Employee made redundant after 1 March

Miles worked as a permanent part-time personal trainer at a gym for six months and was made redundant on 20 March 2020 in response to the Government directive that gyms close. Miles was not entitled to redundancy pay due to his length of service. In response to the announcement of the JobKeeper Payment, the gym decides they want to re-engage Miles so they are well placed to resume their operations once the Coronavirus restrictions are lifted.

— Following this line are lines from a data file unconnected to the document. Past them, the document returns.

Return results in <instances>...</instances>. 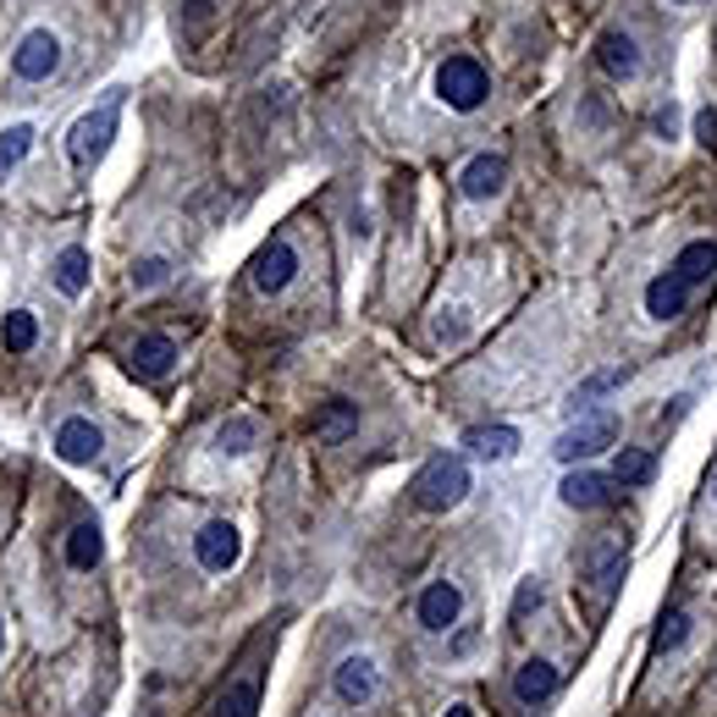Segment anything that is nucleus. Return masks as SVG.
<instances>
[{
	"mask_svg": "<svg viewBox=\"0 0 717 717\" xmlns=\"http://www.w3.org/2000/svg\"><path fill=\"white\" fill-rule=\"evenodd\" d=\"M530 607H541V585H536V579H525V585H519V601H514V618H525Z\"/></svg>",
	"mask_w": 717,
	"mask_h": 717,
	"instance_id": "obj_30",
	"label": "nucleus"
},
{
	"mask_svg": "<svg viewBox=\"0 0 717 717\" xmlns=\"http://www.w3.org/2000/svg\"><path fill=\"white\" fill-rule=\"evenodd\" d=\"M436 94H441L447 111H475L491 94V78H486V67L475 56H447L436 67Z\"/></svg>",
	"mask_w": 717,
	"mask_h": 717,
	"instance_id": "obj_3",
	"label": "nucleus"
},
{
	"mask_svg": "<svg viewBox=\"0 0 717 717\" xmlns=\"http://www.w3.org/2000/svg\"><path fill=\"white\" fill-rule=\"evenodd\" d=\"M0 342H6V353H28V348L39 342V320H33V309H11V315L0 320Z\"/></svg>",
	"mask_w": 717,
	"mask_h": 717,
	"instance_id": "obj_23",
	"label": "nucleus"
},
{
	"mask_svg": "<svg viewBox=\"0 0 717 717\" xmlns=\"http://www.w3.org/2000/svg\"><path fill=\"white\" fill-rule=\"evenodd\" d=\"M585 579H590L596 601H613V590H618V579H624V547H618V541H590V552H585Z\"/></svg>",
	"mask_w": 717,
	"mask_h": 717,
	"instance_id": "obj_11",
	"label": "nucleus"
},
{
	"mask_svg": "<svg viewBox=\"0 0 717 717\" xmlns=\"http://www.w3.org/2000/svg\"><path fill=\"white\" fill-rule=\"evenodd\" d=\"M447 717H475V707H447Z\"/></svg>",
	"mask_w": 717,
	"mask_h": 717,
	"instance_id": "obj_32",
	"label": "nucleus"
},
{
	"mask_svg": "<svg viewBox=\"0 0 717 717\" xmlns=\"http://www.w3.org/2000/svg\"><path fill=\"white\" fill-rule=\"evenodd\" d=\"M713 271H717V243H713V238L685 243V249H679V260H674V277H679L685 287H701Z\"/></svg>",
	"mask_w": 717,
	"mask_h": 717,
	"instance_id": "obj_19",
	"label": "nucleus"
},
{
	"mask_svg": "<svg viewBox=\"0 0 717 717\" xmlns=\"http://www.w3.org/2000/svg\"><path fill=\"white\" fill-rule=\"evenodd\" d=\"M0 651H6V624H0Z\"/></svg>",
	"mask_w": 717,
	"mask_h": 717,
	"instance_id": "obj_33",
	"label": "nucleus"
},
{
	"mask_svg": "<svg viewBox=\"0 0 717 717\" xmlns=\"http://www.w3.org/2000/svg\"><path fill=\"white\" fill-rule=\"evenodd\" d=\"M613 475H596V469H569L564 475V486H558V497L569 502V508H579V514H590V508H607L613 502Z\"/></svg>",
	"mask_w": 717,
	"mask_h": 717,
	"instance_id": "obj_10",
	"label": "nucleus"
},
{
	"mask_svg": "<svg viewBox=\"0 0 717 717\" xmlns=\"http://www.w3.org/2000/svg\"><path fill=\"white\" fill-rule=\"evenodd\" d=\"M685 303H690V287L679 282L674 271L657 277V282H646V315H651V320H679Z\"/></svg>",
	"mask_w": 717,
	"mask_h": 717,
	"instance_id": "obj_18",
	"label": "nucleus"
},
{
	"mask_svg": "<svg viewBox=\"0 0 717 717\" xmlns=\"http://www.w3.org/2000/svg\"><path fill=\"white\" fill-rule=\"evenodd\" d=\"M100 447H106V436H100L94 420H83V415H72V420L56 426V458H67V464H94Z\"/></svg>",
	"mask_w": 717,
	"mask_h": 717,
	"instance_id": "obj_9",
	"label": "nucleus"
},
{
	"mask_svg": "<svg viewBox=\"0 0 717 717\" xmlns=\"http://www.w3.org/2000/svg\"><path fill=\"white\" fill-rule=\"evenodd\" d=\"M255 713H260V685L255 679L227 685V696L216 701V717H255Z\"/></svg>",
	"mask_w": 717,
	"mask_h": 717,
	"instance_id": "obj_24",
	"label": "nucleus"
},
{
	"mask_svg": "<svg viewBox=\"0 0 717 717\" xmlns=\"http://www.w3.org/2000/svg\"><path fill=\"white\" fill-rule=\"evenodd\" d=\"M685 640H690V618H685V613H668V618L657 624V640H651V646H657V651H679Z\"/></svg>",
	"mask_w": 717,
	"mask_h": 717,
	"instance_id": "obj_28",
	"label": "nucleus"
},
{
	"mask_svg": "<svg viewBox=\"0 0 717 717\" xmlns=\"http://www.w3.org/2000/svg\"><path fill=\"white\" fill-rule=\"evenodd\" d=\"M331 690H337L348 707L376 701V663H370V657H342L337 674H331Z\"/></svg>",
	"mask_w": 717,
	"mask_h": 717,
	"instance_id": "obj_13",
	"label": "nucleus"
},
{
	"mask_svg": "<svg viewBox=\"0 0 717 717\" xmlns=\"http://www.w3.org/2000/svg\"><path fill=\"white\" fill-rule=\"evenodd\" d=\"M292 271H298V255H292V243L287 238H271L260 255H255V266H249V282L260 287V292H282L292 282Z\"/></svg>",
	"mask_w": 717,
	"mask_h": 717,
	"instance_id": "obj_8",
	"label": "nucleus"
},
{
	"mask_svg": "<svg viewBox=\"0 0 717 717\" xmlns=\"http://www.w3.org/2000/svg\"><path fill=\"white\" fill-rule=\"evenodd\" d=\"M613 480H618V486H651V480H657V458H651V452H640V447H618V458H613Z\"/></svg>",
	"mask_w": 717,
	"mask_h": 717,
	"instance_id": "obj_20",
	"label": "nucleus"
},
{
	"mask_svg": "<svg viewBox=\"0 0 717 717\" xmlns=\"http://www.w3.org/2000/svg\"><path fill=\"white\" fill-rule=\"evenodd\" d=\"M28 149H33V128H28V122H17V128L0 133V182H6V171H11Z\"/></svg>",
	"mask_w": 717,
	"mask_h": 717,
	"instance_id": "obj_26",
	"label": "nucleus"
},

After being made redundant, Miles had registered an intent to claim with Services Australia for access to the JobSeeker Payment and the Coronavirus Supplement. Miles is single, with no children and in total he would be eligible to receive $1,124.50 before tax per fortnight. If Miles chooses to be re-hired by the gym, under the JobKeeper Payment he will receive $1,500 a fortnight before tax while he is stood down. Miles will need to advise Services Australia of his income. He is no longer eligible for the JobSeeker Payment and the Coronavirus Supplement from Services Australia as a result of receiving the JobKeeper Payment.

Employer with 5 employees who all currently get paid more than $1,500 per fortnight

Sara runs a landscaping company, and employs five full-time gardeners. Sara is paying her employees $1,700 per fortnight before tax. She expects that her turnover will decline by more than 30 per cent over the coming months and
that she will either need to lay staff off, or reduce their wages significantly. As a result of the JobKeeper Payment, Sara will be able to keep employing every gardener, and only needs to pay the $200 wage cost per fortnight before tax per employee above the $1,500 per fortnight (before tax) JobKeeper Payment.